His eyes had grown accustomed to the light, and her profile was now faintly limned in the dusk. Hers was the slender face of youth. The silhouette revealed the straightest of noses and the firmest of little chins. She was young, so young that he felt himself struggling in an immeasurable gulf of years as he watched her. Apparently such sophistication as she possessed was in the things of the world of wonder, the happy land of make-believe.

”Keats would have liked a night like this,” she said gently.

Deering was silent. Keats was a person whom he knew only as the subject of a tiresome lecture in his English course at college.

”Bill Blake would have adored it, but he would have had lambs in the pasture,” she added.

”Bill Blake?” he questioned. ”Do you mean Billy Blake who was half-back on the Harvard eleven last year?”

She tossed her head and laughed merrily.

”I love that!” she replied lingeringly, as though to prolong her joy in his ignorance. ”I was thinking of a poet of that name who wrote a nice verse something like this:

'I give you the end of a golden string; Only wind it into a ball, It will lead you in at Heaven's gate, Built in Jerusalem's wall.'”

No girl had ever quoted poetry to him before, and he was thinking more of her pretty way of repeating the stanza--keeping time with her hands--than of the verse itself.

”Well,” he said, ”what's the rest of it?”

”Oh, there isn't any rest of it! Don't you see that there couldn't be anything more--that it's finished--a perfect little poem all by itself!”

He played with a loosened bit of stone, meekly conscious of his stupidity. And he did not like to appear stupid before a girl who danced alone in the starlight and hung moons in trees.

”I'm afraid I don't get it. I'd a lot rather stay by this wall talking to you than go to Jerusalem.”

”You'd be foolish to do that if you really had the end of the golden string, and could follow it to Paradise.
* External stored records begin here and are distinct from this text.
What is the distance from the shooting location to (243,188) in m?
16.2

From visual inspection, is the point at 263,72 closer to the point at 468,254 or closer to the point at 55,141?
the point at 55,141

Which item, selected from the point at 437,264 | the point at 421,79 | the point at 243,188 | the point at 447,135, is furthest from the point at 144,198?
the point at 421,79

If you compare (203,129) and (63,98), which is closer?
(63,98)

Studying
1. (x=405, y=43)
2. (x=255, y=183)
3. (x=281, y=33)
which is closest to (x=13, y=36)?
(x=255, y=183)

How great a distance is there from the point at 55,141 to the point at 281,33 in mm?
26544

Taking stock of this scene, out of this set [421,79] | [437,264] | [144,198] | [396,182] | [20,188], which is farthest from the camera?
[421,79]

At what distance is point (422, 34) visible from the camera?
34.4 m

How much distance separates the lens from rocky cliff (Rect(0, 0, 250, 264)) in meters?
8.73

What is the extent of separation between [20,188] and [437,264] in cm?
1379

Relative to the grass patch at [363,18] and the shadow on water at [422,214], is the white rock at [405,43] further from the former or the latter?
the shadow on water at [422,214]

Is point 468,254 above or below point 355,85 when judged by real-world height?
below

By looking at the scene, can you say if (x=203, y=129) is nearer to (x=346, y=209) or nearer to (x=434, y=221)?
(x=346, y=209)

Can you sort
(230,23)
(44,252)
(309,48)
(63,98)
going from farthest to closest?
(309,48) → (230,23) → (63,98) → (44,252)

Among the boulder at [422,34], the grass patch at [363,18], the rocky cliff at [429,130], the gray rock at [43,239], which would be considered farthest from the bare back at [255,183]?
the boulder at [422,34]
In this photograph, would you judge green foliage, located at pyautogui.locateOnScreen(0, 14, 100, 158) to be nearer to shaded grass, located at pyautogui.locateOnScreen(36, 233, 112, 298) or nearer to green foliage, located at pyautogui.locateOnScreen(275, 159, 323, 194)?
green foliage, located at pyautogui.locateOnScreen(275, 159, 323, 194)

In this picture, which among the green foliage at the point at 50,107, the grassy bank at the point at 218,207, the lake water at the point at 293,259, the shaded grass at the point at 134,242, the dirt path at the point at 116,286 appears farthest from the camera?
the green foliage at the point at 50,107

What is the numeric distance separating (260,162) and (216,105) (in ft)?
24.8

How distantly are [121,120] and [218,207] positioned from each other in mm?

I think it means any nice place--just any place where happiness is.”

He was not getting on, and to gain time he bade her repeat the stanza.

”I think I understand now; I've never gone in much for poetry, you know,”

he explained humbly.

”Burglars are natural poets, I suppose,” she continued. ”A burglar just has to have imagination or he can't climb through the window of a house he has never seen before. He must imagine everything perfectly--the silver on the sideboard, the watch under the pillow, and the butler stealing down the back stairs with a large, s.h.i.+ny pistol in his hand.”
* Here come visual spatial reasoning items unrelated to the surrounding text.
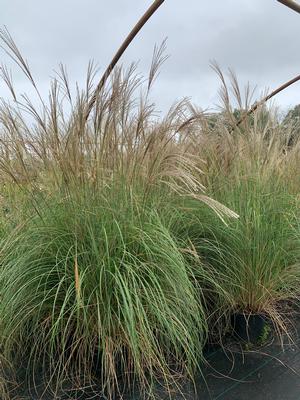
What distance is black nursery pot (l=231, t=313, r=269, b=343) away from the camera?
2055mm

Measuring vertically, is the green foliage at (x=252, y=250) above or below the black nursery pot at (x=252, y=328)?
above

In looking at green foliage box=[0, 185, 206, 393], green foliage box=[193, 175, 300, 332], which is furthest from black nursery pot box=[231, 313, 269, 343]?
green foliage box=[0, 185, 206, 393]

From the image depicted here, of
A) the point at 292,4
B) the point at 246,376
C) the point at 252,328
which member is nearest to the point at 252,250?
the point at 252,328

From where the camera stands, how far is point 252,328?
206 centimetres

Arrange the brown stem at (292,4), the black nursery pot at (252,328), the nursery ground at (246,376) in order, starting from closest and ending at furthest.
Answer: the nursery ground at (246,376) → the black nursery pot at (252,328) → the brown stem at (292,4)

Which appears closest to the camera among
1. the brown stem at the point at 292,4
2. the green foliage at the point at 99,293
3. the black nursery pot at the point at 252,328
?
the green foliage at the point at 99,293

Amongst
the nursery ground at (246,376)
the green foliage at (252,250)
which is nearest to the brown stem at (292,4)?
the green foliage at (252,250)

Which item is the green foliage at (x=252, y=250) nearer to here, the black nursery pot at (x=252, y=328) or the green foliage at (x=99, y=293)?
the black nursery pot at (x=252, y=328)

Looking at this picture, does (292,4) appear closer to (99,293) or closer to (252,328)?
(252,328)

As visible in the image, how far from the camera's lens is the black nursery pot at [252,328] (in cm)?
205

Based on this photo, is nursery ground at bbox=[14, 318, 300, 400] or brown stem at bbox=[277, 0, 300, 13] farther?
brown stem at bbox=[277, 0, 300, 13]

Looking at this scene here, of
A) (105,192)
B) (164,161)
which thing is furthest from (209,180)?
(105,192)

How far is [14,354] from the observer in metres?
1.69

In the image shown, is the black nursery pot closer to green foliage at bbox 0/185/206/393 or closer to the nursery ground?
the nursery ground
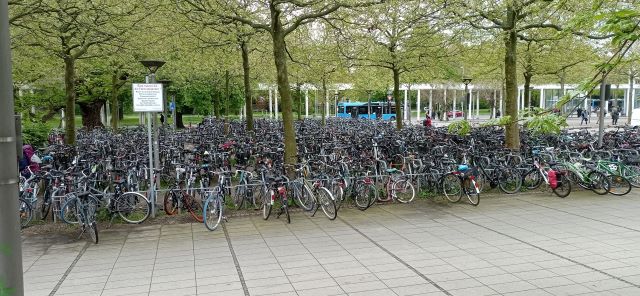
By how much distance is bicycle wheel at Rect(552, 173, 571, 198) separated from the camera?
9.41 m

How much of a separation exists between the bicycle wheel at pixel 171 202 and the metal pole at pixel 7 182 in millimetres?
6025

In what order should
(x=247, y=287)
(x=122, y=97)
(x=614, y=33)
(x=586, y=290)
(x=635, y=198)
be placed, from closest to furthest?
(x=614, y=33) < (x=586, y=290) < (x=247, y=287) < (x=635, y=198) < (x=122, y=97)

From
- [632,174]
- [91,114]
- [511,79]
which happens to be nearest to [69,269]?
[511,79]

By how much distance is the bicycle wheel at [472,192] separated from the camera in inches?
349

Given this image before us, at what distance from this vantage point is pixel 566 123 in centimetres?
269

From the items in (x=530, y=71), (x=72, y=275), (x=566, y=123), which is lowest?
→ (x=72, y=275)

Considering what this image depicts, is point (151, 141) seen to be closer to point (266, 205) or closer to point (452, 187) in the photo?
point (266, 205)

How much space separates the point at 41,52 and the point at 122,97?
21889 mm

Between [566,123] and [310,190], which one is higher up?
[566,123]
”Certainly,” Deering agreed readily. ”And if he runs into a policeman on the way out he's got to imagine that it's an old college friend and embrace him.”

”You mustn't spoil a pretty idea that way!” she admonished in a tone that greatly softened the rebuke. ”Come to think of it, you haven't told me your name yet; of course, if you become a burglar, you will have a great number of names, but I'd like awfully to know your true one.”

”Why?” he demanded.

”Because you seem nice and well brought up for a burglar, and I liked your going up to the moon and poking your finger into it. That makes me feel that I'd like to know you.”